**Written instruction**: Copy out word for word the items starting at the line containing "What distance from the camera" and continuing through the final line of the items, both ends included.

**Source data**:
***
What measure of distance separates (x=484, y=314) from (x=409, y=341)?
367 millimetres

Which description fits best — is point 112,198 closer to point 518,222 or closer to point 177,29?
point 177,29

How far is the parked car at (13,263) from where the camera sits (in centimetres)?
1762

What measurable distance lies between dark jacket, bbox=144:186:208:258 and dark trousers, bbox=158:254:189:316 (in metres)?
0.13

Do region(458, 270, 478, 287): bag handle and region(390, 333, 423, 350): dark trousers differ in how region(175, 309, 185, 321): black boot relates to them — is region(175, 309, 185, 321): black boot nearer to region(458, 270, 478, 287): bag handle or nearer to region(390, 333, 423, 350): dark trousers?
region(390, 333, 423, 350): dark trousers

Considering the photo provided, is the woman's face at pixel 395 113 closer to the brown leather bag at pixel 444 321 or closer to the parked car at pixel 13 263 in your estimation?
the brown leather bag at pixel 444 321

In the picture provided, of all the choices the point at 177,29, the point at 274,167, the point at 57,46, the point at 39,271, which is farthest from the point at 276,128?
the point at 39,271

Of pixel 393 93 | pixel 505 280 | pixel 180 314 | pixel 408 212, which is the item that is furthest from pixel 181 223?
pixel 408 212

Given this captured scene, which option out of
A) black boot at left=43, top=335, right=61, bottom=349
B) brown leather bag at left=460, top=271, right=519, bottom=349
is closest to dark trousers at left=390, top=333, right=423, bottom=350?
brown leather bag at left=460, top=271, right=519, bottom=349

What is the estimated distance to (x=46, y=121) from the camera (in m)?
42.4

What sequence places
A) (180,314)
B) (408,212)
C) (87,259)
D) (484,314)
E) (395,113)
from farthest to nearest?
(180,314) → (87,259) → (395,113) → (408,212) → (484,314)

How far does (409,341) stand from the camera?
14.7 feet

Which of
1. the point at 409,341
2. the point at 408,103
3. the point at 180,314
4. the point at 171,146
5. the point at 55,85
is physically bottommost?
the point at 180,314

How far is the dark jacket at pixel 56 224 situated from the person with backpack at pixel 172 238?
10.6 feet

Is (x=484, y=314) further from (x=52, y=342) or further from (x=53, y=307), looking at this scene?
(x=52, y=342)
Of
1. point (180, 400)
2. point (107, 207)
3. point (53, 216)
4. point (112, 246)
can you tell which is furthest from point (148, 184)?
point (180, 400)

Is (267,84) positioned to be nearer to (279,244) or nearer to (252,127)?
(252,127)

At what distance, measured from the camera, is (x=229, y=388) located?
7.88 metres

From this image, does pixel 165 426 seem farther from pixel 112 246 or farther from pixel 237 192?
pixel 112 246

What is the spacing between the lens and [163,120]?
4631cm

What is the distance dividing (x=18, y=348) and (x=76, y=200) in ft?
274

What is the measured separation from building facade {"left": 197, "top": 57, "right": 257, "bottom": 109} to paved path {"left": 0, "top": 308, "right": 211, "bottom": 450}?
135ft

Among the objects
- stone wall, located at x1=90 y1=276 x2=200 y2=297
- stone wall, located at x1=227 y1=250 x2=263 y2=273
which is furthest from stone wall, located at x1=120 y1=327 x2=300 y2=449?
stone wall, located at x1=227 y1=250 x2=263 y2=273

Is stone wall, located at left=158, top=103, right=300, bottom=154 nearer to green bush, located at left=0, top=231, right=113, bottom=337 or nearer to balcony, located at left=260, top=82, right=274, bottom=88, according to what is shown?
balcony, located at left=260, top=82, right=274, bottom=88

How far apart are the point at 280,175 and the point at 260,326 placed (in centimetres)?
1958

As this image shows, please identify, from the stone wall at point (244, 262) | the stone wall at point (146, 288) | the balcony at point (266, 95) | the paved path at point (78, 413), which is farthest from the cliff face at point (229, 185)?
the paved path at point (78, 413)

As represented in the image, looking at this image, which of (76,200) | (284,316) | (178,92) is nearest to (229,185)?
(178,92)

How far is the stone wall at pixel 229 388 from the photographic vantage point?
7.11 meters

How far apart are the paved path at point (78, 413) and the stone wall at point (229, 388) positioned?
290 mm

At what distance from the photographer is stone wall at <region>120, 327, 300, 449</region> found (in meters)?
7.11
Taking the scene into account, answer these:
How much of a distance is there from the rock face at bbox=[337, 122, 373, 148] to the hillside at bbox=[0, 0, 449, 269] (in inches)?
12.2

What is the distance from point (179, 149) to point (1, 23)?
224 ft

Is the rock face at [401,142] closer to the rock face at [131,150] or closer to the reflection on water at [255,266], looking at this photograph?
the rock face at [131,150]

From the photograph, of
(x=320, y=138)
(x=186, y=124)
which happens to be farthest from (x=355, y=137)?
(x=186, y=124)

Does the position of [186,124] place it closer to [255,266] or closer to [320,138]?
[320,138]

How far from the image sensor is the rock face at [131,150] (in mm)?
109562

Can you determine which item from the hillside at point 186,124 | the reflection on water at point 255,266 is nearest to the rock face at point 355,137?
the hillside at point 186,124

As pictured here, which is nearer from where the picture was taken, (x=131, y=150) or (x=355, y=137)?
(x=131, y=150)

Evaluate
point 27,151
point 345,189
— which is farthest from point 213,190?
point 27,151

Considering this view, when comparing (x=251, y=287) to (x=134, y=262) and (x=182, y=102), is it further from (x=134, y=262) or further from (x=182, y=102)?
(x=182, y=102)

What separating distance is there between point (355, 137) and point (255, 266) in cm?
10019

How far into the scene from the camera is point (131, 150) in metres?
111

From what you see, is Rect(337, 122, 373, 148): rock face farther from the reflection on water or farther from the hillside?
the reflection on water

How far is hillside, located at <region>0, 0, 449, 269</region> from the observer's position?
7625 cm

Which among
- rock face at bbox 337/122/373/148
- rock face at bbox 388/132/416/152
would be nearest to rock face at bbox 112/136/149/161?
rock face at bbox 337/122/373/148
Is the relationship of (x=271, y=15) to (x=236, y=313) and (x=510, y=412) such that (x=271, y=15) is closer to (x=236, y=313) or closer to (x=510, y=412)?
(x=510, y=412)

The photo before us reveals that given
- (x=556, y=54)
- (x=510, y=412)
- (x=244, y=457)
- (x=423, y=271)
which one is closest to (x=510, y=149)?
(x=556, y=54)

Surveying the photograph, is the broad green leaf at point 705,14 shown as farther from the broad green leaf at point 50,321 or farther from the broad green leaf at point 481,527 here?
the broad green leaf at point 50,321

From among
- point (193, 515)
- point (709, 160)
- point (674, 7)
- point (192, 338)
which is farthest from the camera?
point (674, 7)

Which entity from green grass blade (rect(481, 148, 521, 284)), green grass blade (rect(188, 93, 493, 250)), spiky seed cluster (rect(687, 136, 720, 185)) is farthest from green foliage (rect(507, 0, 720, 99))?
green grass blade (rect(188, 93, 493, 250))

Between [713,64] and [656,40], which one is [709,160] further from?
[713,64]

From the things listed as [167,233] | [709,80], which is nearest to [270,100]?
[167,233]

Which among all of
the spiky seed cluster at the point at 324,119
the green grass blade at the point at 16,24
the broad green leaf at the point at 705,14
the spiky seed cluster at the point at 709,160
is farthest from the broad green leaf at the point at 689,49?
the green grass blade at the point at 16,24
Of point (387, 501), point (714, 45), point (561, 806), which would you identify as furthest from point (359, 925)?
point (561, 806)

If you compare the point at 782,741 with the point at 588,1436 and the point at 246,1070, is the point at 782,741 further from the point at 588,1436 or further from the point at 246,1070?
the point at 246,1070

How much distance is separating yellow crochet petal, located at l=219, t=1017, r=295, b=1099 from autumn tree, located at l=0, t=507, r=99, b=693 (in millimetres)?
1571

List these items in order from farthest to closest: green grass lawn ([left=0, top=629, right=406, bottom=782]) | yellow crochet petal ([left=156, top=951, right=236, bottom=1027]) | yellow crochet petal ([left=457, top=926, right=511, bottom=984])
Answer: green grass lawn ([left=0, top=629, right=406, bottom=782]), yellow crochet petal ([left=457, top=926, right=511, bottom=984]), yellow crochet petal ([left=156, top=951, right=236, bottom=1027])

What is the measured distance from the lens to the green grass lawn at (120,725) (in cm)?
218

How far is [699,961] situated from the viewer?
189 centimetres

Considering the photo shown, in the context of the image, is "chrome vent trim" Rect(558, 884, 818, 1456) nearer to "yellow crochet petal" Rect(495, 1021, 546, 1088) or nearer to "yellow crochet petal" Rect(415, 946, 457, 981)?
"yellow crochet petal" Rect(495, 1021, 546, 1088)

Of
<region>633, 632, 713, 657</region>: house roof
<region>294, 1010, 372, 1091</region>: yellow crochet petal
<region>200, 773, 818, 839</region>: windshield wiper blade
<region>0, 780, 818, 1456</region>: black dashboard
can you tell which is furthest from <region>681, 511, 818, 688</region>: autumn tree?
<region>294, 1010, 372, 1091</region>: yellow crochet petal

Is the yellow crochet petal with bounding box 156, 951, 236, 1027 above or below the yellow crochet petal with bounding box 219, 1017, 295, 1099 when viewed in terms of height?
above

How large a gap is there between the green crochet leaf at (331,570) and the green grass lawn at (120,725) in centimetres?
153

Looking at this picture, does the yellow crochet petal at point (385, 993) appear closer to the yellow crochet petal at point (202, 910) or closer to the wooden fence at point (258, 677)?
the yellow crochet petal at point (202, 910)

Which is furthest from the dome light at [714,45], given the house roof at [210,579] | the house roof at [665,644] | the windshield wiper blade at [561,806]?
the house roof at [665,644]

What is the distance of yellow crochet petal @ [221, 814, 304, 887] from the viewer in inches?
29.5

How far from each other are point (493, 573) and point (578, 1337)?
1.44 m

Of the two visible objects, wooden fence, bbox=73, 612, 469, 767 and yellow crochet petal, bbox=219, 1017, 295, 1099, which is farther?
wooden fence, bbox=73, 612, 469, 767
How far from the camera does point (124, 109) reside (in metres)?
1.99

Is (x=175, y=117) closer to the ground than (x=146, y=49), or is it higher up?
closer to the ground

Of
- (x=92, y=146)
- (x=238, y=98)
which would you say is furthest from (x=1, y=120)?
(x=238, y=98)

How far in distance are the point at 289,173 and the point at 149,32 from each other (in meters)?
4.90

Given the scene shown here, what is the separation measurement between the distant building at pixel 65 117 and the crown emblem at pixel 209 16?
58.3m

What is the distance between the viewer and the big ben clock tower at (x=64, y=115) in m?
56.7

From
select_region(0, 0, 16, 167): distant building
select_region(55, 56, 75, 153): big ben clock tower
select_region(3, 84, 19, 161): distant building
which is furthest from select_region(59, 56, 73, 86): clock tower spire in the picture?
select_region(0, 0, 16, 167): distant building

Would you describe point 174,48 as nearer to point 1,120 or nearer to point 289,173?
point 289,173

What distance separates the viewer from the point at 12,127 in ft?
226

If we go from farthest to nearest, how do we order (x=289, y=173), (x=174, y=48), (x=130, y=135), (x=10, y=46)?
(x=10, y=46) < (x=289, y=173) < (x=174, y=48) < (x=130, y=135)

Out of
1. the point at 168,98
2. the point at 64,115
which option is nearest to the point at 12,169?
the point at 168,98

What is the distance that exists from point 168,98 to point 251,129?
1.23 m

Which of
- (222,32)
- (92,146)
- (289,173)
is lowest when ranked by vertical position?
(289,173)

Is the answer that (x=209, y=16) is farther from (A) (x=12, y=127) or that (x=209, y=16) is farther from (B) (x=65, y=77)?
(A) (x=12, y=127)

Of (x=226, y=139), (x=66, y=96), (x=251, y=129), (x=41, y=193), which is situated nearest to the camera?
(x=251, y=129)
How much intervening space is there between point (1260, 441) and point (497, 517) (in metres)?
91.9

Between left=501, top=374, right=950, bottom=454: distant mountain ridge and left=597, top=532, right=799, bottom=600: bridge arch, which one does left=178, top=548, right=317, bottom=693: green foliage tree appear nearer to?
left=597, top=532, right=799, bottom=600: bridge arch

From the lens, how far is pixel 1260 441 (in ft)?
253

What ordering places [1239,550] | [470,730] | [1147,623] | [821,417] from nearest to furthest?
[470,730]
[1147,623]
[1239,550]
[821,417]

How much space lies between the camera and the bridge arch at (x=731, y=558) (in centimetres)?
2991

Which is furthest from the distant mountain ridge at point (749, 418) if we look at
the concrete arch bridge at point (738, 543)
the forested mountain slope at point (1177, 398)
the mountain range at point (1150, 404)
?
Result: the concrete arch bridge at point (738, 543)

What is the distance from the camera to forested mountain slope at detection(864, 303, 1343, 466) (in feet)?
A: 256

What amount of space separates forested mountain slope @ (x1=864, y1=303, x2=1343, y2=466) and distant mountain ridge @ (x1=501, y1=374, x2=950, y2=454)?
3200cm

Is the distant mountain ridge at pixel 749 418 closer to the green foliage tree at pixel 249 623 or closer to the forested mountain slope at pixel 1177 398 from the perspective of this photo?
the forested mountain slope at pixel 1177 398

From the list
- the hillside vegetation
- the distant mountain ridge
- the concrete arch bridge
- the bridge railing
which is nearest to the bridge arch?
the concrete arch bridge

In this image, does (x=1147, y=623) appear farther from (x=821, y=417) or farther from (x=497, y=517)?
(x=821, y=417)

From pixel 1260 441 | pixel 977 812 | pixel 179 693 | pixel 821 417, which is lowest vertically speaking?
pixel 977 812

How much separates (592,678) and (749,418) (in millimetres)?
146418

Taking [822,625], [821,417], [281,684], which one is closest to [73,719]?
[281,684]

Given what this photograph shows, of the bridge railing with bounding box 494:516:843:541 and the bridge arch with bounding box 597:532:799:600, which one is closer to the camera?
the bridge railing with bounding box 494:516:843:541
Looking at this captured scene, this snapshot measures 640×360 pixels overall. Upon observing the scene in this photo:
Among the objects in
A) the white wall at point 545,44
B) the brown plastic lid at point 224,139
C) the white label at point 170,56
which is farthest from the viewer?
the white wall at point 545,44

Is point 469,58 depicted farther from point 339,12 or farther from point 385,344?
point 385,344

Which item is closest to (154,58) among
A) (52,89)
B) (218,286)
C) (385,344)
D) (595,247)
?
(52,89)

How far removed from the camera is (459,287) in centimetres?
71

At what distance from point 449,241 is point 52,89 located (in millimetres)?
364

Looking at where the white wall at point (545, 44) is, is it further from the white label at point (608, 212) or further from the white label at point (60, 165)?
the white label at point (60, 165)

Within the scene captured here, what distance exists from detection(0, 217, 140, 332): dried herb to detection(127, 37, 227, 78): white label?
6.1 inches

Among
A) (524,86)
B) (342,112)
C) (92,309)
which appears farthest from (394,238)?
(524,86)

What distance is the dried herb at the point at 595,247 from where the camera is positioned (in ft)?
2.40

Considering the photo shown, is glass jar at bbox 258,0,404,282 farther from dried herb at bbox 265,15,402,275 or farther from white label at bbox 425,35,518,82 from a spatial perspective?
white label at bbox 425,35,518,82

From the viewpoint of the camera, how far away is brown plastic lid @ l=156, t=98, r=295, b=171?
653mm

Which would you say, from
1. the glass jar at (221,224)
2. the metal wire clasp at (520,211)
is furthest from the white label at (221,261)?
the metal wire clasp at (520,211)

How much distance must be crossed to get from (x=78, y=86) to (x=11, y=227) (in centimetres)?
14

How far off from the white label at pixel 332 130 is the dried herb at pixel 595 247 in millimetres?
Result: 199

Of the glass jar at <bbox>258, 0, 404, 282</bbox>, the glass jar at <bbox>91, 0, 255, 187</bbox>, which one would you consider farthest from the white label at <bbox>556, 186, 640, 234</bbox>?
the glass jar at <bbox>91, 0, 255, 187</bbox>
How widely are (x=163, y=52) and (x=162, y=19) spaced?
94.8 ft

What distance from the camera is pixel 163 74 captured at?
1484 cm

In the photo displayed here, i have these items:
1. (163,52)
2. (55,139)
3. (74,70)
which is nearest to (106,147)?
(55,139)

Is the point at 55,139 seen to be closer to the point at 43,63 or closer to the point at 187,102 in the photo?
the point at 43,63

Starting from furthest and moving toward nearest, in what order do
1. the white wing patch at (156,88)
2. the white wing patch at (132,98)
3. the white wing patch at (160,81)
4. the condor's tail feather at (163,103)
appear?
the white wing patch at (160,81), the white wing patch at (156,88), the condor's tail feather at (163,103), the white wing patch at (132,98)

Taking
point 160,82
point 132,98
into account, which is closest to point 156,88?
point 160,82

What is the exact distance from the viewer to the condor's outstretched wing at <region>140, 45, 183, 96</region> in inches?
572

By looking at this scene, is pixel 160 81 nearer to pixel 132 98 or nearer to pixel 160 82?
***
**Answer for this exercise**:
What distance from the camera is pixel 163 74 captured at?
1484 cm

In the photo displayed here, i have these items:
1. (163,52)
2. (55,139)
3. (74,70)
which is nearest to (106,147)?
(55,139)

Is the point at 55,139 seen to be closer to the point at 43,63 or closer to the point at 187,102 in the photo?
the point at 43,63

Starting from furthest and moving toward nearest, in what order do
1. the white wing patch at (156,88)
2. the white wing patch at (132,98)
3. the white wing patch at (160,81)
4. the condor's tail feather at (163,103)
appear?
the white wing patch at (160,81), the white wing patch at (156,88), the condor's tail feather at (163,103), the white wing patch at (132,98)

Taking
point 160,82
point 132,98
into account, which is closest to point 156,88?
point 160,82

What is the exact distance from the viewer to the condor's outstretched wing at <region>140, 45, 183, 96</region> in inches?
572

By looking at this scene, is pixel 160 81 nearer to pixel 132 98 or nearer to pixel 160 82?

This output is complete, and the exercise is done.